Intimité.

 

J’appréhende ces huit jours de la manière la plus apaisée possible, me sachant soutenu, et ayant comme je l’ai indiqué à la fin de chacun des très nombreux PV adressés totalement confiance en la solidité et en la clairvoyance de ce pouvoir que je respecte profondément. Ainsi que je l’ai courant novembre indiqué, je n’en veux à personne, n’ai jamais eu la moindre intention de nuire, me sais avoir été victime sur la durée d’une meute et me suis défendu du mieux que je pouvais, le plus sincèrement du monde, commettant de ci-de-là quelques erreurs, forcément, qui furent toutes là où il faut corrigées.

Je suis extrêmement reconnaissant envers les quelques interlocuteurs de cet « appareil » que je ne qualifie pas davantage ici du traitement qu’ils m’auront accordé. Je n’en dis pas plus, je l’ai dit en son temps aux intéressés.

Je ne me résumerai jamais à un statut, réel, de victime.

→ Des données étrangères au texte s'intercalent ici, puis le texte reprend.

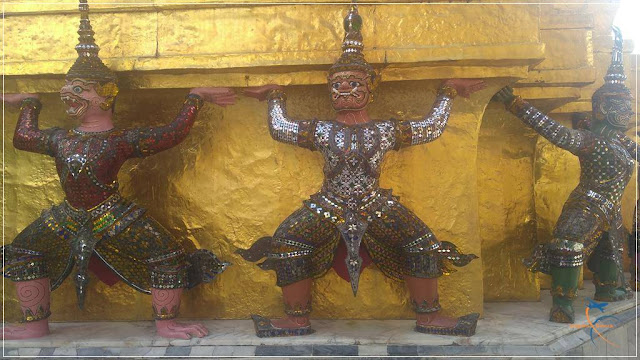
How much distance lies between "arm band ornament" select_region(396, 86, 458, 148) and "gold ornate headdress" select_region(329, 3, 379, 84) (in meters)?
0.37

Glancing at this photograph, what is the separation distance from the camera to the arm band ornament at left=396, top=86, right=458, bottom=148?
11.1 ft

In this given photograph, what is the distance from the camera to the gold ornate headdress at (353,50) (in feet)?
11.0

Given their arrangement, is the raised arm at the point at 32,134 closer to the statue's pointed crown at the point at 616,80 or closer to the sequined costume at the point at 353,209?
the sequined costume at the point at 353,209

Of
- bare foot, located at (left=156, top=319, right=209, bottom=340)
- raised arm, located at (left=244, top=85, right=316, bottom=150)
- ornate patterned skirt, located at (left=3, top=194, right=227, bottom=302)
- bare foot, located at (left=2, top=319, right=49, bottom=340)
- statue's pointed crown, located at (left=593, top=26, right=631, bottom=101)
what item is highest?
statue's pointed crown, located at (left=593, top=26, right=631, bottom=101)

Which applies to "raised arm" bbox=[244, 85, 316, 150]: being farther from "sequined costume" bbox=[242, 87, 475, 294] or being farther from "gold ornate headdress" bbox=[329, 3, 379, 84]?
"gold ornate headdress" bbox=[329, 3, 379, 84]

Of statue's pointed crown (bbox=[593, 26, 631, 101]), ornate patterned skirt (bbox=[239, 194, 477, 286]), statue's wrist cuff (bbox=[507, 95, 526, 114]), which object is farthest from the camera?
statue's pointed crown (bbox=[593, 26, 631, 101])

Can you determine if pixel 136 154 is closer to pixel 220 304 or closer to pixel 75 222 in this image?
pixel 75 222

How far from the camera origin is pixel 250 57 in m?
3.58

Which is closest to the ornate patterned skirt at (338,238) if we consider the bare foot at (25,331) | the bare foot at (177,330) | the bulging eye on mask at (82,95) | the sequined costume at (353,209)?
the sequined costume at (353,209)

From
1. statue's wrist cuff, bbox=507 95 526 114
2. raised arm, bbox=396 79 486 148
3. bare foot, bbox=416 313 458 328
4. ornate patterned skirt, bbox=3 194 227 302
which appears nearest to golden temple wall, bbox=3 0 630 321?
raised arm, bbox=396 79 486 148

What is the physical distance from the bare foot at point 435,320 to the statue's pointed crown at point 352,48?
1516mm

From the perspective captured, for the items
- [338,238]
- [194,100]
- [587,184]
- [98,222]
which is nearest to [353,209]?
[338,238]

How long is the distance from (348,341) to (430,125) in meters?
1.38

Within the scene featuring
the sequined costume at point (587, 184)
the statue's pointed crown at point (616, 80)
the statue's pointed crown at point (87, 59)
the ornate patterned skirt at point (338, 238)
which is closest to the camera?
the ornate patterned skirt at point (338, 238)
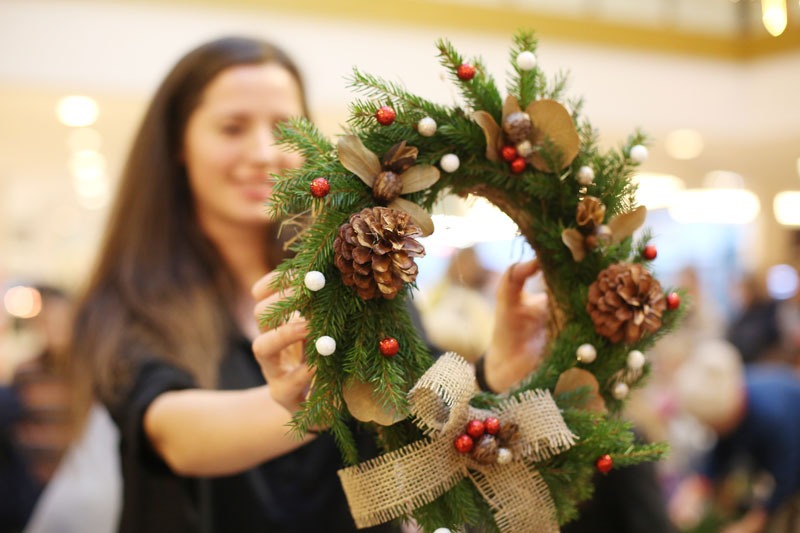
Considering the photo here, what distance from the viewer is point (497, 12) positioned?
445 centimetres

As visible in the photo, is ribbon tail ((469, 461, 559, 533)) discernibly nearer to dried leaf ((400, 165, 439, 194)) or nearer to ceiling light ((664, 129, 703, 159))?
A: dried leaf ((400, 165, 439, 194))

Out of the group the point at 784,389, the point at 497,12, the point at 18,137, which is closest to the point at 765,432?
the point at 784,389

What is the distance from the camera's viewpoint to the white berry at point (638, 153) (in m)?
0.71

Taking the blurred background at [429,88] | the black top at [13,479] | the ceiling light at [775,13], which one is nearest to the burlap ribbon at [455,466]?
the ceiling light at [775,13]

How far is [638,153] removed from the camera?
0.71m

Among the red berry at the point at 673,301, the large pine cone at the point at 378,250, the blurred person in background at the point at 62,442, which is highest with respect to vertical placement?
the large pine cone at the point at 378,250

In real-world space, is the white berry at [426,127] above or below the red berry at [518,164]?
above

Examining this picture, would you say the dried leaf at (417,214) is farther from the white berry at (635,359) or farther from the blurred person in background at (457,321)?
the blurred person in background at (457,321)

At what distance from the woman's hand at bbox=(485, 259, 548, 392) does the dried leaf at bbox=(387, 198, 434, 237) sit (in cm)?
20

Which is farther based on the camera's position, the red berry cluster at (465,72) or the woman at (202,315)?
the woman at (202,315)

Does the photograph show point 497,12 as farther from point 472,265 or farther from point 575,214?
point 575,214

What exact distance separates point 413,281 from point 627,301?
225 millimetres

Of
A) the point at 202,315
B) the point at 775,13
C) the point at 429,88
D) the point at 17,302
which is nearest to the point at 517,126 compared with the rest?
the point at 775,13

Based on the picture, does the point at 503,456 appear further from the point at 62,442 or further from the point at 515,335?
the point at 62,442
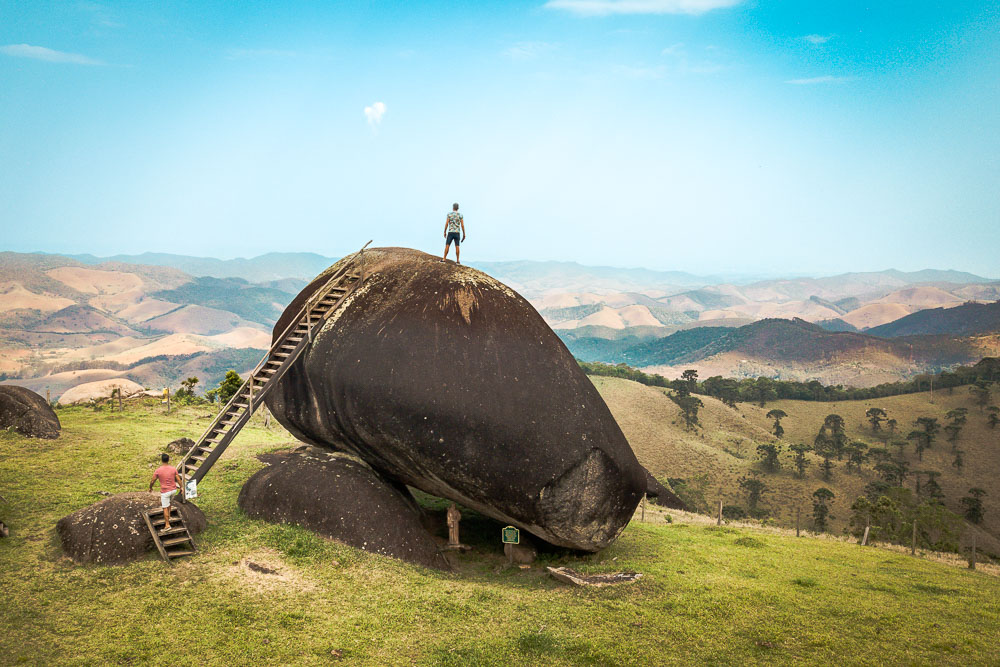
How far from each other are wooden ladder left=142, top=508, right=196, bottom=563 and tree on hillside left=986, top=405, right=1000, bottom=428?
85681mm

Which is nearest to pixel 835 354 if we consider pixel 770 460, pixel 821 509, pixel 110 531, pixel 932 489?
pixel 770 460

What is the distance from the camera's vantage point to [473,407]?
13750mm

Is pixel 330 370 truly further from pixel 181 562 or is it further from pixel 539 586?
pixel 539 586

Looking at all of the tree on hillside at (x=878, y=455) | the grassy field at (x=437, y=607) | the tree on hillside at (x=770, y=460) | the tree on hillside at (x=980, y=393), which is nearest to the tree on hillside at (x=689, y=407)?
the tree on hillside at (x=770, y=460)

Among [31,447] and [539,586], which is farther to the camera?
[31,447]

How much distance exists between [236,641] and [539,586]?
6393 mm

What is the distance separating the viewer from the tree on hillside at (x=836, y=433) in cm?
6811

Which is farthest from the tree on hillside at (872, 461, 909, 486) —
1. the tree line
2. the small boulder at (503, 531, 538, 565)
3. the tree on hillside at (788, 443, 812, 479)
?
the small boulder at (503, 531, 538, 565)

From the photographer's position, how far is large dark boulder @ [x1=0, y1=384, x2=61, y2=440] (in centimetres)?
2056

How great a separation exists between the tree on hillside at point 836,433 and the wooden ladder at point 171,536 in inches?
2775

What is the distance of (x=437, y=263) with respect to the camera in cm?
1677

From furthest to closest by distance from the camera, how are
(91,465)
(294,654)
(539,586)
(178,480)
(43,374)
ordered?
1. (43,374)
2. (91,465)
3. (178,480)
4. (539,586)
5. (294,654)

Victime oui je fus et je suis, mais au-delà je demeure un homme combattant selon les circonstances qui me sont imposées, ne se défilant pas devant les difficultés, ayant connu dans sa vie des hauts très hauts et des bas très bas, ayant finalement réussi à devenir celui que tout jeune enfant je rêvais de devenir. Mais surtout, je demeure un homme profondément amoureux, amoureux d’un autre homme et au-delà de la vie.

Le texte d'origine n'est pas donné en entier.